In team-building workshops, I often ask participants to identify the most memorable team of which they have been a member. This can be an athletic team, a church committee, a work task force, a service group—whatever rises to the top in your experience of working with other people.

The one that I think of most often was work-related. The organization of which I was a part was involved in the implementation of Total Quality Management. We had spent a good bit of time and money on TQM and several of us had been trained as facilitators. I was asked to lead a team to work on a personal performance review process for the organization. Not very exciting, you say? Actually, it was a great experience. Our team was made up of people from several departments. We had support staff, program consultants, and a couple of department directors.

We worked hard at the task, despite our busy schedules and other commitments. We made some small but significant breakthroughs. For example, we decided that we wanted to come up with a process that emphasized not only evaluation but development. The meeting between employee and supervisor would emphasize not only the employee’s past work but their plans and aspirations for the future.

When our work was completed, we presented it to executive leadership and received positive response and good comments.
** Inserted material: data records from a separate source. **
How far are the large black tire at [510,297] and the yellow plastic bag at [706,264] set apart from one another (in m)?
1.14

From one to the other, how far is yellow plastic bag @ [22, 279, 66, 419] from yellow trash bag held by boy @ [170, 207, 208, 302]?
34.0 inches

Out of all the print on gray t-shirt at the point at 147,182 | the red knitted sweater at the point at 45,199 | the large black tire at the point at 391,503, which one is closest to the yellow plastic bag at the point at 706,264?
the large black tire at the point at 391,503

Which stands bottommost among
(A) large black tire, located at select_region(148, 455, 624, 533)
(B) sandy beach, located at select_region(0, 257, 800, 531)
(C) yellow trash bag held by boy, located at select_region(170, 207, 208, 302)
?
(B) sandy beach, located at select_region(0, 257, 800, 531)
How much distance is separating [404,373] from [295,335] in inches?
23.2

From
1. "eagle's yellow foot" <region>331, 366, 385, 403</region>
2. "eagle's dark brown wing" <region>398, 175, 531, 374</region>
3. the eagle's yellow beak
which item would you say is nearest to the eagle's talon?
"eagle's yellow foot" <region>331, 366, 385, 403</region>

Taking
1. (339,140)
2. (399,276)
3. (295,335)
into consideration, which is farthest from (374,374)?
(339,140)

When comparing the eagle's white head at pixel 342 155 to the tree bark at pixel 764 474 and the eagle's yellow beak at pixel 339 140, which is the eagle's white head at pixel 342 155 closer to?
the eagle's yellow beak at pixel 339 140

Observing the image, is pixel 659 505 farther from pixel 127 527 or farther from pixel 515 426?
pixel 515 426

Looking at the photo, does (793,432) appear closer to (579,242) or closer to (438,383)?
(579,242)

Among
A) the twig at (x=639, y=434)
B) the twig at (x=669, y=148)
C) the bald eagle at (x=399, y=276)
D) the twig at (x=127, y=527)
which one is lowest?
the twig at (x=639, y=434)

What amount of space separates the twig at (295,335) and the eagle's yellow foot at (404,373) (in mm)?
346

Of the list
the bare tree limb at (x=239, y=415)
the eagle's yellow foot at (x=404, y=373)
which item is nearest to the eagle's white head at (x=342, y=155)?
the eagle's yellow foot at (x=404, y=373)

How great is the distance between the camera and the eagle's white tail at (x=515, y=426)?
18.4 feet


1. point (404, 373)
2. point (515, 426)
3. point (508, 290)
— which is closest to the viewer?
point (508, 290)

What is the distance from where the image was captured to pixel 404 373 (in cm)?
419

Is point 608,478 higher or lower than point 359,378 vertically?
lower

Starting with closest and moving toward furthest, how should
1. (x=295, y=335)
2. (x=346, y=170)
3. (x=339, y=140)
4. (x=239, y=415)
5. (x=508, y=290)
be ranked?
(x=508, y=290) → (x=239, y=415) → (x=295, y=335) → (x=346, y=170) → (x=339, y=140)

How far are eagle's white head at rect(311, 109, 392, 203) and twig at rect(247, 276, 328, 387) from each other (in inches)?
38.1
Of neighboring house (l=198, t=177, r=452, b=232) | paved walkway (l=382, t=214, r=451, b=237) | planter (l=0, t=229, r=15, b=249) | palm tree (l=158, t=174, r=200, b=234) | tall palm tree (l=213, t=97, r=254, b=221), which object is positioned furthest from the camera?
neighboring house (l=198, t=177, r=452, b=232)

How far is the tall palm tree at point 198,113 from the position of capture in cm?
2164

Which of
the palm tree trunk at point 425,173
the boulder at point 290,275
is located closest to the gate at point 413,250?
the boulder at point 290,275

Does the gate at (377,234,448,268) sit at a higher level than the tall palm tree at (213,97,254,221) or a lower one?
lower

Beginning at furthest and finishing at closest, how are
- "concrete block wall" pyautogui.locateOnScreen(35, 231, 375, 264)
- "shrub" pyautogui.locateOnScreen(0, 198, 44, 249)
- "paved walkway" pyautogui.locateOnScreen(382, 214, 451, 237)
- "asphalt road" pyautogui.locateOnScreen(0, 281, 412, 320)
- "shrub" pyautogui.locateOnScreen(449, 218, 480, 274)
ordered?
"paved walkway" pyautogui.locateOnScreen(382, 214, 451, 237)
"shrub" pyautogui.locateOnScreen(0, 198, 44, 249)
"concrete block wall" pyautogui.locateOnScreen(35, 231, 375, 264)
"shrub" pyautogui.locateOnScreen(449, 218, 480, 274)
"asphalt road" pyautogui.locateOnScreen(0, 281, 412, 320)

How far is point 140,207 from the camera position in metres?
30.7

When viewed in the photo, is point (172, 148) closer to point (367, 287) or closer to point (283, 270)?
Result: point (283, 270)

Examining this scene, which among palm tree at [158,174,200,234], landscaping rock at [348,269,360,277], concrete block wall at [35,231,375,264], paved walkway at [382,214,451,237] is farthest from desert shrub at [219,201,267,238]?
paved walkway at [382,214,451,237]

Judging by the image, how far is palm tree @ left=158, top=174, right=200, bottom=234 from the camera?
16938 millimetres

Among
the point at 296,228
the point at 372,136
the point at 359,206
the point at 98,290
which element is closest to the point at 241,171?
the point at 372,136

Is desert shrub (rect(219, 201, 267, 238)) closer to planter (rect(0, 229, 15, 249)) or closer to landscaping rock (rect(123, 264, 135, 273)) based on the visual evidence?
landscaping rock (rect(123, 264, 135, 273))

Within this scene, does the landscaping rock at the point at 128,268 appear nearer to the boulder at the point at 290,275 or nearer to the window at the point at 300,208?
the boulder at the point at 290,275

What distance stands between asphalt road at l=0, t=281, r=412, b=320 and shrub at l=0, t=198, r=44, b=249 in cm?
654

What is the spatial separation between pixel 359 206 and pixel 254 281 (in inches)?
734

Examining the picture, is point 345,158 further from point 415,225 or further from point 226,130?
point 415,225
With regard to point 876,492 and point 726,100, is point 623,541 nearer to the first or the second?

A time to orient the staff was set, and we prepared a presentation for everyone. Unfortunately, our CEO had second thoughts and asked some questions that indicated that he was less than pleased with the approach. This took “the wind out of our sails.” Although adopted, the process was never fully initiated throughout the organization.

This may look like a failure, but I still count this as one of my best group experiences, right alongside some mission trips and church teams. Why? The team worked well together, recognized each member’s unique gifts, and called out the best in one another. We accepted the task, gave it our best shot, and were justifiably confident that we produced a process that would benefit our organization and its employees. We all learned and grew as a result of our participation on the team.

Although good relationships and a quality result are pretty good rewards in themselves, the moral of this story is that the group became a team, not just a gathering of individuals. We cared about each other and the task at hand. That makes work fun!